Le bilan pour les organisateurs est positif avec une nouvelle configuration qui a permis "un redéploiement dans toutes les salles sans trop d’embouteillage à l'entrée pour les festivaliers" et une fréquentation qui retrouverait le niveau d’il y a deux ans d’après les premières remontées. "Je me réjouis du climat de fraternité et d’écoute de la part des visiteurs et des auteurs ", a ajouté Michel Le Bris.

Le redéploiement dans la ville

Pour pallier l'absence du Palais du Grand large qui hébergeait notamment l'emblématique café littéraire, le festival avait installé sur le quai Duguay-Trouin, deux Magic Mirrors. Une belle initiative, créant des espaces chaleureux et un café littéraire aux allures de saloon. Pour les expositions, les cimaises ont trouvé refuge dans la Chapelle Saint-Sauveur entièrement réaménagée et désormais parfaitement adaptée à ce type d'accrochage notamment pour les expositions de bande dessinée "Quand la peinture inspire le 9e art" ou d'illustrations jeunesse "La curiosité n'est pas un défaut".

La manifestation a investi plus massivement la médiathèque La Grande passerelle, qui avait même mis de côté, le temps du festival, ses collections pour accueillir dans la salle principale de lecture des conférences. C'est ainsi que lundi matin, dans une salle baignée de lumière avec une hauteur sous plafond digne d'une cathédrale, les festivaliers ont pu célébrer avec Anne-Marie Métailié, les 40 ans de sa maison, en présence de Pascal Dibie, Santiago Gamboa, Olivier Truc et James Kelman. La chambre de commerce et d'industrie voisine, offrait par ailleurs deux salles de débat supplémentaires.

Les nouveaux formats

Outre ce déménagement temporaire, les organisateurs avaient opéré aussi quelques changements dans le programme introduisant de nouveaux formats dont les grands entretiens animés par Jean-Luc Hees, soit une heure de discussion entre l'ancien président de Radio France et Christian Bobin, Mona Ozouf, Riad Sattouf ou Muriel Barbery.

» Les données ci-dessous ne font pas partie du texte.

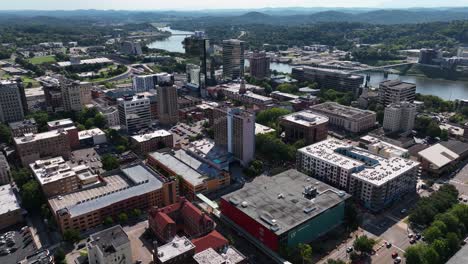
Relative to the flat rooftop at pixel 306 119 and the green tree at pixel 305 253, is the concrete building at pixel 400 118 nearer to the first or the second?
the flat rooftop at pixel 306 119

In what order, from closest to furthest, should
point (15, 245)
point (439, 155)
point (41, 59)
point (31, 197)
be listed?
point (15, 245) → point (31, 197) → point (439, 155) → point (41, 59)

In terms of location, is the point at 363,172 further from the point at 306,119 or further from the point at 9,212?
the point at 9,212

La journaliste Pascale Clark a mené certaines rencontres notamment celle passionnante avec l'écrivain égyptien Alaa El Aswany (un entretien à podcaster sur le site d’Etonnants voyageurs tout comme celui avec Serge Joncour)

 
Le bilan des ventes mitigé

Dans l'espace salon du livre devant le Palais du Grand large, la plupart des libraires qui tiennent les stands des éditeurs constatent une baisse de la fréquentation et un effritement du panier moyen. Frédéric Tué de la librairie L’Odyssée (Saint Malo) note une baisse de fréquentation malgré un très bon dimanche et constate que " les flux de visiteurs sont plus dilués en raison de l’éparpillement des lieux, qui a aussi provoqué de nombreux retards d’auteurs pour les dédicaces ".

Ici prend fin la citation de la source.